The program recognizes that while licensing for microbusinesses is less costly—with an annual fee ranging from $1,000 to $2,500 compared to $7,500 for larger vertically integrated businesses—operating costs remain burdensome.

Jonathan LeDuc is a budtender at Fruit of the Earth Organics in Santa Fe who plans to open the first dispensary in Los Alamos, called Wheeed. He thinks local investors will be a quicker avenue for funding, rather than waiting to apply to the program.

“If we had a million dollars, we’d probably already have our completed application and license but we’re a small business, so we don’t have anywhere near that kind of funding,” LeDuc tells SFR.

Wheeed applied for a production license and has received provisional approval pending a lease on a location. LeDuc likely would have applied for a loan through the NMFA program if it weren’t for the relatively slow rollout. Applications are expected to open by Feb. 1, with the first loans going out in March. Recreational cannabis sales are set to begin on April 1.

“The time frame of all this is getting really, really tough and really tight,” LeDuc says. The program timeline “seems too far out for what we’re looking at, especially if they’re expecting people to have plants by April 1.”

NMFA is working with the Cannabis Control Division “to implement this program as quickly as possible” and needs to develop the application, loan documents and monitoring protocol before it’s ready to launch, the authority’s CEO Marquita Russel tells SFR.

LeDuc and his partners have backgrounds in small business, banking and realty, and he tried unsuccessfully several years ago to obtain a medical cannabis production license. He says he was more prepared than others, so he’s been offering guidance to prospective business owners.

Many have found the licensing application process daunting and were uneducated about what exactly a microbusiness is, LeDuc says.
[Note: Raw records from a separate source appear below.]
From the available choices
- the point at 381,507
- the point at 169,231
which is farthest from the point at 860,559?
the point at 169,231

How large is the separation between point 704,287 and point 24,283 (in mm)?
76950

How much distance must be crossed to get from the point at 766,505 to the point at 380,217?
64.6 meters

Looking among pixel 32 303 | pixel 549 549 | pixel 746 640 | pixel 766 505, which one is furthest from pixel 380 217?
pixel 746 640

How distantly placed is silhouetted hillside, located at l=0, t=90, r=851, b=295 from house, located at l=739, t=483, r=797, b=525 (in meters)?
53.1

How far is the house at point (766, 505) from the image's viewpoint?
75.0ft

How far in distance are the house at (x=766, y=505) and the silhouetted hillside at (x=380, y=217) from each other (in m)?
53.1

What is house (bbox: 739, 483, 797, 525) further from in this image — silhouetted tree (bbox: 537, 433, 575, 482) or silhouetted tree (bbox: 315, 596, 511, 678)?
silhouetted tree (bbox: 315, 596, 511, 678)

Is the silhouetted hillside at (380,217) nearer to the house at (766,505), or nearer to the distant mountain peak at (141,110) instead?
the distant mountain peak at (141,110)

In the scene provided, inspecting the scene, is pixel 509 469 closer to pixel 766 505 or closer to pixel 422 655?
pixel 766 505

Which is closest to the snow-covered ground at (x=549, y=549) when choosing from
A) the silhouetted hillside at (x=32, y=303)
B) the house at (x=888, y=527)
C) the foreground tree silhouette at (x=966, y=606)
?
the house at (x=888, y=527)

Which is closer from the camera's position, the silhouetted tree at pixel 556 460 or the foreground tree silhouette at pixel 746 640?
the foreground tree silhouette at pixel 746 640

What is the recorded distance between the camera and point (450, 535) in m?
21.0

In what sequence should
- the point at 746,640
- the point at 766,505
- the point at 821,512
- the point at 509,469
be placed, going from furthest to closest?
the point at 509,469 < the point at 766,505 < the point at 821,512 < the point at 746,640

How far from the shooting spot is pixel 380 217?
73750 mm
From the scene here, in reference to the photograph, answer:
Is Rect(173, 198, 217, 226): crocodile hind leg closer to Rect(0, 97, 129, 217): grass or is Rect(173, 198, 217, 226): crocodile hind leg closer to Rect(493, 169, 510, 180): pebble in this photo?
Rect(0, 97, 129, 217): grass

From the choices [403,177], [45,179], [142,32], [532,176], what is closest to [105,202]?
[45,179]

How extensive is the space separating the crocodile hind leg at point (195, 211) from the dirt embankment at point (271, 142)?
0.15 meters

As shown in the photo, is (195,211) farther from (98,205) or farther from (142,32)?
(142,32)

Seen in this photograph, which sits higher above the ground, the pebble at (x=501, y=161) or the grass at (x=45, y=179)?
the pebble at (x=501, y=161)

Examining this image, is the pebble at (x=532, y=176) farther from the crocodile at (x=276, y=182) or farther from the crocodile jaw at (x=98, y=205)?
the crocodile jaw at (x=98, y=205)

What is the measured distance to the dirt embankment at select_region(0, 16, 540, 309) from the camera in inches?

Some even believed they would be able to run their businesses out of their homes. (They can’t.)

The Cannabis Regulatory Advisory Committee heard a similar story at its meeting last week.

The committee hired Antionette Tellez-Humble, former state director of the national Drug Policy Alliance, to guide conversations about equity with community organizers and others.

Tellez-Humble reported that participants think the state should dedicate funding—possibly tax revenue, generated from cannabis sales—for programs like culturally competent technical assistance and job training, partly as a way to repair the drug war’s myriad harms.

“Seeing how they can make that jump from being ostracized and stigmatized because of the War on Drugs and now trying to find a space in the industry seems monumental in some cases,” Tellez-Humble said. “The bottom line was if there’s no money, how is this going to happen? So there continues to be a wonder, if not a worry, that this would be an unfunded effort.”